Hi,

So, let me get things straight: are you saying that hunspell does not 
support compounding for Dutch and German in a sensible way? I thought 
the problem was just to have hunspell capabilities in LanguageTool 
without native hunspell.

If not, we should simply have a completely different way to support 
compounding in the speller. We could use JWordSplitter to split words, 
and have a list of blacklisted compounds.
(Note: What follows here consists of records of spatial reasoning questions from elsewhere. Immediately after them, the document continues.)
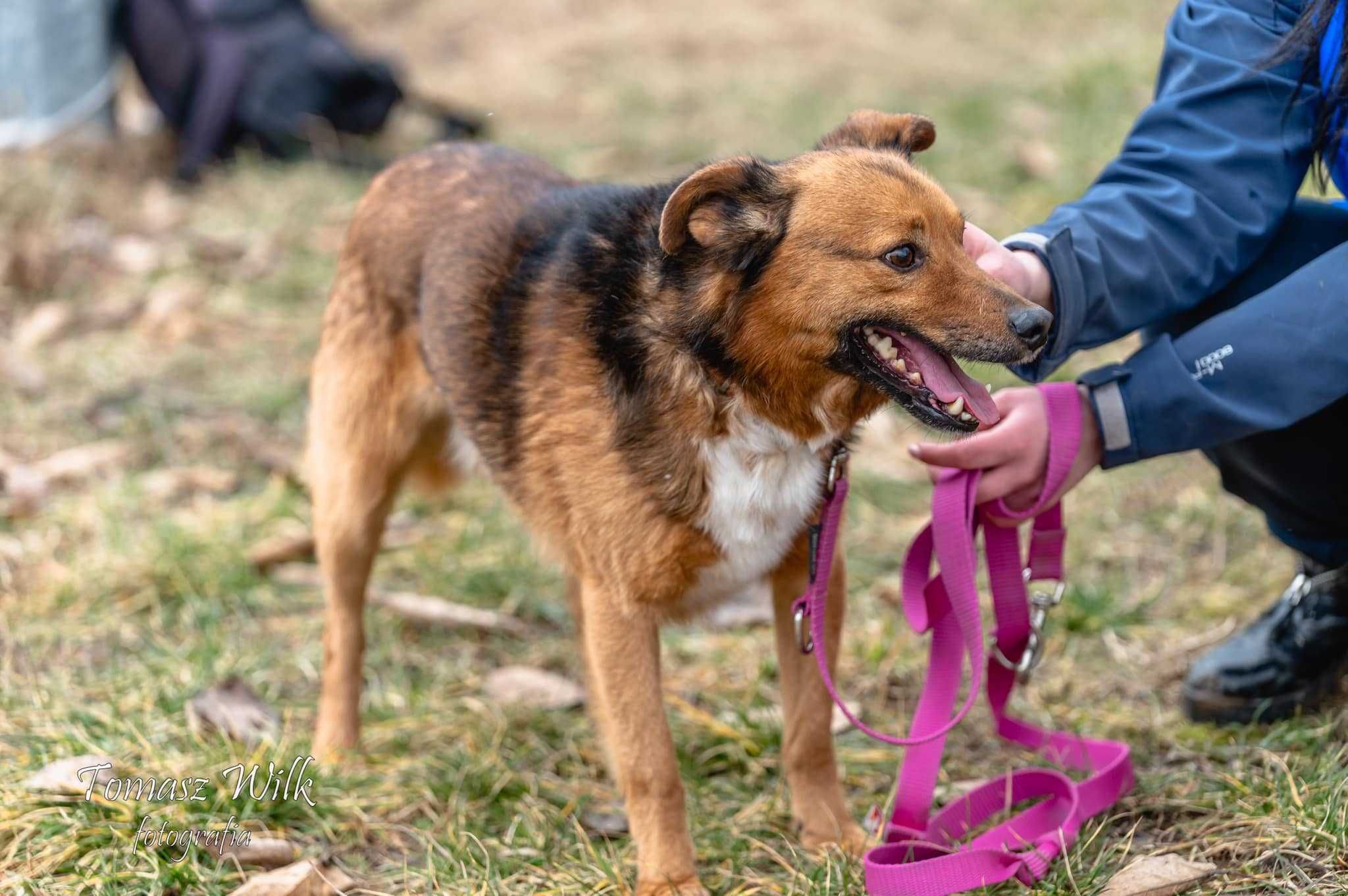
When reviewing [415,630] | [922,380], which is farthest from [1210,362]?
[415,630]

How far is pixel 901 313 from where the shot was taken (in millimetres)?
2547

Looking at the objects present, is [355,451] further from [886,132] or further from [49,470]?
[49,470]

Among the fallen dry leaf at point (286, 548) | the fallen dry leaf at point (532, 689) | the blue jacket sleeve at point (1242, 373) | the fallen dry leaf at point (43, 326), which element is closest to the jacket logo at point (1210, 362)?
the blue jacket sleeve at point (1242, 373)

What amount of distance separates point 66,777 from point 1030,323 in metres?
2.18

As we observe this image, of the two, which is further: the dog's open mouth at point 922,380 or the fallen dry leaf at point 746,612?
the fallen dry leaf at point 746,612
Or simply turn off the runon 
words feature for German and Dutch (which will be very easy in the next 
version of MorfologikSpeller, because the feature is already implemented).
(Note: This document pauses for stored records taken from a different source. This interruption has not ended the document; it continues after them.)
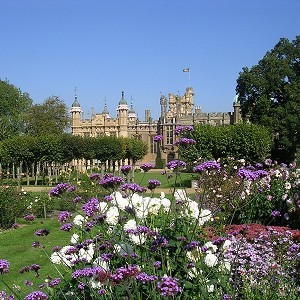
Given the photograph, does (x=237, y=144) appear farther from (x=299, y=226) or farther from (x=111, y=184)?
(x=111, y=184)

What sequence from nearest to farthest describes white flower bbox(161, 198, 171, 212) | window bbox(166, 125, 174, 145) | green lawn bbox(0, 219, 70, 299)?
white flower bbox(161, 198, 171, 212)
green lawn bbox(0, 219, 70, 299)
window bbox(166, 125, 174, 145)

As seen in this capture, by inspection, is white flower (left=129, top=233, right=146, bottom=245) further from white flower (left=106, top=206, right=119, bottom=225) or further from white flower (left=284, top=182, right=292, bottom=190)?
white flower (left=284, top=182, right=292, bottom=190)

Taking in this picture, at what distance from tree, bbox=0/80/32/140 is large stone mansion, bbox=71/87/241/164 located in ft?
28.8

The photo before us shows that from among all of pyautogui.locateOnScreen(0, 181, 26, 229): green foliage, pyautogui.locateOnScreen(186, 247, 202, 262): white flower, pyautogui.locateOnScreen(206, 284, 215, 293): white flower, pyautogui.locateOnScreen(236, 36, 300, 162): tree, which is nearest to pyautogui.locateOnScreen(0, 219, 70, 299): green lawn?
pyautogui.locateOnScreen(0, 181, 26, 229): green foliage

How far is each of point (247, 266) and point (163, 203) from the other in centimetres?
111

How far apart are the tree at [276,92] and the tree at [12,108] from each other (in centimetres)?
2444

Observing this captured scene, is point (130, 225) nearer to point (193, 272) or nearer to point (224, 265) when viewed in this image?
point (193, 272)

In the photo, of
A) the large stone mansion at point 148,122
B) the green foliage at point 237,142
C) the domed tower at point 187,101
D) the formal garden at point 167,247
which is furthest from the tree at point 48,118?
the formal garden at point 167,247

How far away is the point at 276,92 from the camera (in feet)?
123

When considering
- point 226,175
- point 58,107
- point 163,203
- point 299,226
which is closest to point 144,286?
point 163,203

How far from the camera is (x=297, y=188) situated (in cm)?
1037

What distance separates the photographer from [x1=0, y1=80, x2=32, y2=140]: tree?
174ft

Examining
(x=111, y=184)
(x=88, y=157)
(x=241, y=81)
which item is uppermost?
(x=241, y=81)

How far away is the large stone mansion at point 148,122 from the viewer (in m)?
60.0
Right now I don't know what we need:

  (1) simulation of hunspell capabilities
  (2) compound splitting and some other ways to exclude mistakes
  (3) a way to turn off runon splitting, and simply a word list of 
probable words.

Regards,
Marcin

W dniu 2013-05-04 09:47, Ruud Baars pisze:
> Thanks, Jan, for supporting.
>
> LT now appears to have 2 purposes for a words list: postagging and spell
> checking.
> Maybe this could be combined into one, just by adding a flag to the
> words, with a error-probability value. Doing this, it would be possible
> to still 'expand' a hunspell dictionary, to creat the biggest possible
> words list for postagging, but keep the valuable spell checking info,
> with correctness levels like 'known error (100%)', 'probable error',
> 'might be error', 'extra info'
> The levels less then 100% could be accompanied by rules as well.
>
> Ruud
>
>
>
> On 03-05-13 23:14, Jan Schreiber wrote:
>> The problem with the compounds in Hunspell that Ruud described exists
>> for German as well. Just saying.
>>
>> Am 03.05.2013 13:07, schrieb Ruud Baars:
>>> Hi.
>>>
>>> Finally I have a full keyborad, to elaborate a bit on the expansion issue.
>>>
>>> Spell checking is supposed signal any incorrect word. So most correct
>>> words should be accepted.
>>> There are words in between though. Words that are technically correct,
>>> but in everyday language use mocht commonly a mistake for a different word.
>>>
>>> Example for Dutch: si is one of the notes in do-re-mi-fa-sol-la-si-do.
>>> So it is technically correct. But over 80% of the hits in Dutch
>>> sentences it is a mistake for is. So it has intentionally been left out
>>> of the correct words list, even though it is correct.
>>>
>>> When compounding is uses, some compounding parts will accidentally
>>> combine into a word that is technically correct, but still most of the
>>> time a mistake. Example: a muskaatnoot (nutmeg) is correct, but also
>>> muskaatnood could easily be generated, since nood (emergency) is a
>>> compounder too.
>>>
>>> No matter how carefully compounds have been selected, lots of nonsense
>>> words have been reported as Hunspell suggestions since the Hunspell
>>> dictionary for Dutch introduced compounding.
>>>
>>> Because of that, it is not a good base material for expansion. The one
>>> being fabricated now, to be released the end of this year (hopefully, it
>>> is 1 year leate then) could be better base material for expansion.